Joseph Cedar, the writer-director of Footnote, the Israeli submission to the Oscar foreign-film category this year, has said that his film’s story “qualifies as a tragedy, as most father-son stories do.” This bleak prognosis of parent-child relations notwithstanding, Footnote has a decidedly tragic cast. But it remains a comedy through much of its length. A tragicomedic movie is scarcely run-of-the-mill fare in cinema, and Cedar impressively manages to keep his film’s momentum and its involuted texture evolving until, at its very last image, it suddenly stops on a note of possible bitter irony.

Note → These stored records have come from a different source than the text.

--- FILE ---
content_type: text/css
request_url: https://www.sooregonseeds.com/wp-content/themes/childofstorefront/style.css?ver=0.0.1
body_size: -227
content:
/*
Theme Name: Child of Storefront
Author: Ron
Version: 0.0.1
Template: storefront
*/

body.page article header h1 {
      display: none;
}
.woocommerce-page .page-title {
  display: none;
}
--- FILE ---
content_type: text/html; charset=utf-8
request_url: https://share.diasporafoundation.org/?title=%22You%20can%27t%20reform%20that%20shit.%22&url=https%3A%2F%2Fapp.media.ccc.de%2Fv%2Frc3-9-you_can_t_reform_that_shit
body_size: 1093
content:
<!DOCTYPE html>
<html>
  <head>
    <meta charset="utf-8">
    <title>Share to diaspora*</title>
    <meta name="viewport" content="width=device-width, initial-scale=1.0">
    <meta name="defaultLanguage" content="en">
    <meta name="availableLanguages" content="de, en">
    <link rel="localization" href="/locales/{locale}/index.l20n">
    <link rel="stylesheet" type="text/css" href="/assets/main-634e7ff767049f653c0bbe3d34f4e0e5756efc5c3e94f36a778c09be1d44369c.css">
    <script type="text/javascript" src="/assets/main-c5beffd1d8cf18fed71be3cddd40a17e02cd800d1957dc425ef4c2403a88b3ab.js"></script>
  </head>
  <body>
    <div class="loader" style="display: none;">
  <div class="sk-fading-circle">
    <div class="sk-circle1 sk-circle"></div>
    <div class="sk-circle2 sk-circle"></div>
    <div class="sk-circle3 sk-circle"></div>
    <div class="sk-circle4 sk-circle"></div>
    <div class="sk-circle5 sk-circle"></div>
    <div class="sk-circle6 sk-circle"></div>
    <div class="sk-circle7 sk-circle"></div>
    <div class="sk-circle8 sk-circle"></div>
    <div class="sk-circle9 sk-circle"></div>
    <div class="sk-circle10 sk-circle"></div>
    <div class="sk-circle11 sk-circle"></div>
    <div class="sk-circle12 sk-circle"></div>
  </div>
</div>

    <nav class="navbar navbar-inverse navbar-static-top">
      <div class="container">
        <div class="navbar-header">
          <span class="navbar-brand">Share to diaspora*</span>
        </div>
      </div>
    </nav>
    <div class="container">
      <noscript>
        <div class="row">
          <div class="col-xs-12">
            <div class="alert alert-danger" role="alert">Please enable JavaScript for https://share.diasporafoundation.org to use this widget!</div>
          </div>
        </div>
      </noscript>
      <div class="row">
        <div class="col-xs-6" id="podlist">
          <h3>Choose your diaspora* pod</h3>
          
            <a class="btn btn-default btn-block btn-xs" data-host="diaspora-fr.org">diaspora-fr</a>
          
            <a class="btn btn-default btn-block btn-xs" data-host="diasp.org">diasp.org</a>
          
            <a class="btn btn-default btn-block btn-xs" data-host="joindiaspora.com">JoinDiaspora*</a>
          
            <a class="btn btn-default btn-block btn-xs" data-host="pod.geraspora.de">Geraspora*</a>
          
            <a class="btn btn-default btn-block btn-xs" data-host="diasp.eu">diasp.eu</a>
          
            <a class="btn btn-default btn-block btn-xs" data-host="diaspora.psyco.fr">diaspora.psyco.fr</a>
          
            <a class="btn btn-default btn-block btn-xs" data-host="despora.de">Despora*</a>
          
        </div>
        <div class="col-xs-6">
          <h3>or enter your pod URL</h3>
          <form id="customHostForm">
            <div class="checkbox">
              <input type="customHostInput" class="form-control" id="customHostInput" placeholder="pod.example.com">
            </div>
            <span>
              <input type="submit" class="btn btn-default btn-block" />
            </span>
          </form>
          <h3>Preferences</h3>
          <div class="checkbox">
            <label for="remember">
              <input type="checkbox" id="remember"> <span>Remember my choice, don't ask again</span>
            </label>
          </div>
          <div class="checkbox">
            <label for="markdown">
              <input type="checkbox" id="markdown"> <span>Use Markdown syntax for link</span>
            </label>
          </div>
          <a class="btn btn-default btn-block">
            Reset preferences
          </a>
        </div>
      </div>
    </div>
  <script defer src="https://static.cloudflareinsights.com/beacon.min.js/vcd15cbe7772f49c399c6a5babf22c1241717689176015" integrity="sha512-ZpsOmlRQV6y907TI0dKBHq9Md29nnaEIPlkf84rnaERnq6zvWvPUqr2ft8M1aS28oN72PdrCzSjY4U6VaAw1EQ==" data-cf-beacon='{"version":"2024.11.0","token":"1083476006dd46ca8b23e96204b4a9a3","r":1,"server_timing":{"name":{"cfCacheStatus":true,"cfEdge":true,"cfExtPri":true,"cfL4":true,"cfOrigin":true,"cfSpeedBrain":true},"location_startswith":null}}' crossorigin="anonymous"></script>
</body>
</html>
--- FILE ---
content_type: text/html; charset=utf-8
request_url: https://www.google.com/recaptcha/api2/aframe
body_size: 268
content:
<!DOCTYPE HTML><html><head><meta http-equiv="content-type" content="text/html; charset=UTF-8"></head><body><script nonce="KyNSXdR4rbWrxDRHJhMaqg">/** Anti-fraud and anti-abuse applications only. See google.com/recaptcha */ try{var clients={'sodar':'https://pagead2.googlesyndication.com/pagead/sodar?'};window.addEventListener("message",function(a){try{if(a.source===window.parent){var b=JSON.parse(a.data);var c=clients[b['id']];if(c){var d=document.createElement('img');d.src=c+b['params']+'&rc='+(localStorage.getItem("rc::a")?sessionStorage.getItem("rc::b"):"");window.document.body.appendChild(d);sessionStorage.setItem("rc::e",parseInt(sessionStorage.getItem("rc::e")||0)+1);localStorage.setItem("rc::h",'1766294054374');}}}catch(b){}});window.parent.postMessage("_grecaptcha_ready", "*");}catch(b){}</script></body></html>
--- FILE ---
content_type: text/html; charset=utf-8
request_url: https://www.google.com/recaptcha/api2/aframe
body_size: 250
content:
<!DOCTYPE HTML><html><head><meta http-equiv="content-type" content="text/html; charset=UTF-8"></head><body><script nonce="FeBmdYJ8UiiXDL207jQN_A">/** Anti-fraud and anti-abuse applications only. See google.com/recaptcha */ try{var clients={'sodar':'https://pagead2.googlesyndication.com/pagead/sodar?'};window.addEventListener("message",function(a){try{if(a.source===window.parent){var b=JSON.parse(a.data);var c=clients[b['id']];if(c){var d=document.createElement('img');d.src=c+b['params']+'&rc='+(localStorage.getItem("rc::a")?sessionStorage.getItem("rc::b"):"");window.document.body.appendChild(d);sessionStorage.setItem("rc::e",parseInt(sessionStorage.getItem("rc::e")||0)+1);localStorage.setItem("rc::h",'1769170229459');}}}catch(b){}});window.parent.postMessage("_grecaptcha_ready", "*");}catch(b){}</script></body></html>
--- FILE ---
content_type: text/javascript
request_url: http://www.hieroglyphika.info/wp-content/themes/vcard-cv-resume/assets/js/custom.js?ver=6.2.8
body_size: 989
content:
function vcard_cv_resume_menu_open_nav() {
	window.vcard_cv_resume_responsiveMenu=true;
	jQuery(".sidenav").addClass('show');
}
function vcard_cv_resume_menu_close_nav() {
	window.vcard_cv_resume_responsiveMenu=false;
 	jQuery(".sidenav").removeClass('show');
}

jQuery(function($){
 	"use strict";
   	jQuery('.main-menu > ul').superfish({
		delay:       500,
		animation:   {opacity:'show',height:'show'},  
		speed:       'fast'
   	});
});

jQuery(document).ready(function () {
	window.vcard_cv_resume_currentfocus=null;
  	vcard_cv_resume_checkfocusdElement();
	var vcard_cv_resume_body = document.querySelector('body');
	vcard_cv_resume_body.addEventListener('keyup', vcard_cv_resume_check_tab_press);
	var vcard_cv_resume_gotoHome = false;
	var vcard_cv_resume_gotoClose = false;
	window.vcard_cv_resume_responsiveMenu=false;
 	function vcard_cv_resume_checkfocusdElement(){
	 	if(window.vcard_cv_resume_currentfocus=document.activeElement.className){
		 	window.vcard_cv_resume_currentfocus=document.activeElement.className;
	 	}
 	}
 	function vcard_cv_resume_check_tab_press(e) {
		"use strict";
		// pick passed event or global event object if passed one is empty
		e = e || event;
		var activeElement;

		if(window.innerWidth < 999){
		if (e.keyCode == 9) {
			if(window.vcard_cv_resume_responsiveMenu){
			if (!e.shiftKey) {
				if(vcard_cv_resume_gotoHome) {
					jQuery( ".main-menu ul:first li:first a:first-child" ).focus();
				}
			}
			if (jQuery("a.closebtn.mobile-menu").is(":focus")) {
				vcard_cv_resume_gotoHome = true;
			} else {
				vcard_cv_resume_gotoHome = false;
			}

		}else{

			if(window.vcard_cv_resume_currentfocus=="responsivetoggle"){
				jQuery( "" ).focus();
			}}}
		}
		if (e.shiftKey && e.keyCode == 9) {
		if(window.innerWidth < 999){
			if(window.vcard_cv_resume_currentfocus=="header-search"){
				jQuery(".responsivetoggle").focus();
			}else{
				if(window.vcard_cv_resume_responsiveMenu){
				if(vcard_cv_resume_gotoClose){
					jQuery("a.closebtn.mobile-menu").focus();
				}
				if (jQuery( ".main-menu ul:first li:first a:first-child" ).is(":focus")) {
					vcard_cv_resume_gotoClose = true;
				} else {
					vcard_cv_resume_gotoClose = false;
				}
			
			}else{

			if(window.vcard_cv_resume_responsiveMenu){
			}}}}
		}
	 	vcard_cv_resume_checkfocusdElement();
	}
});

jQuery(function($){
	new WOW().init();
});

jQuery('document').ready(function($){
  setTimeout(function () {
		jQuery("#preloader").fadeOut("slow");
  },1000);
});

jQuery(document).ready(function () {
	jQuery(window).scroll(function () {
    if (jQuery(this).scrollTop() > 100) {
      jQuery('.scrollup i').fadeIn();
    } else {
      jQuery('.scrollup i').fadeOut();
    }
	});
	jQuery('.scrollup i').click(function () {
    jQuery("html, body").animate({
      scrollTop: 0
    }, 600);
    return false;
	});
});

Interpretation is semi-open here.

Eliezer Shkolnik (Schlomo Bar-Aba) is a Talmudic scholar in Jerusalem. So is his celebrated son, Uriel (Lior Ashkenazi). Uriel’s academic celebrity is a burr under his father’s saddle. The older man begrudges it and will eventually characterize his son’s work as anthropologically chic, superficial and unscientific. There’s a rather witty academic joke at the heart of the film and its title. Eliezer had spent years attempting to reconcile variant texts of the Jerusalem Talmud—a founding religious commentary on Judaism—and was on his way to establishing an authoritative edition when a rival virtually stumbled on an original text hidden in an Italian monastery, rendering all Eliezer’s work unnecessary. He has been, in a sense, relegated to a footnote in an old teacher’s book.

Footnote is eruditely elevated and a little remote, but it is by no means placid or dry: Cedar has created a mashup of rapid-fire editing, jump cuts, swish cuts, animation, a little knock-about humor and visual jokes. The complex tone wavers through near-farce, satirical notes, domestic drama—on to its sobering conclusion. Like the professors’scholarly emphases, the subject matter of Footnote can seem abstractly petty, but there’s a pessimistic, somehow traditionally Jewish skepticism and gloomy wit threading through it. It’s less remote than it may sound.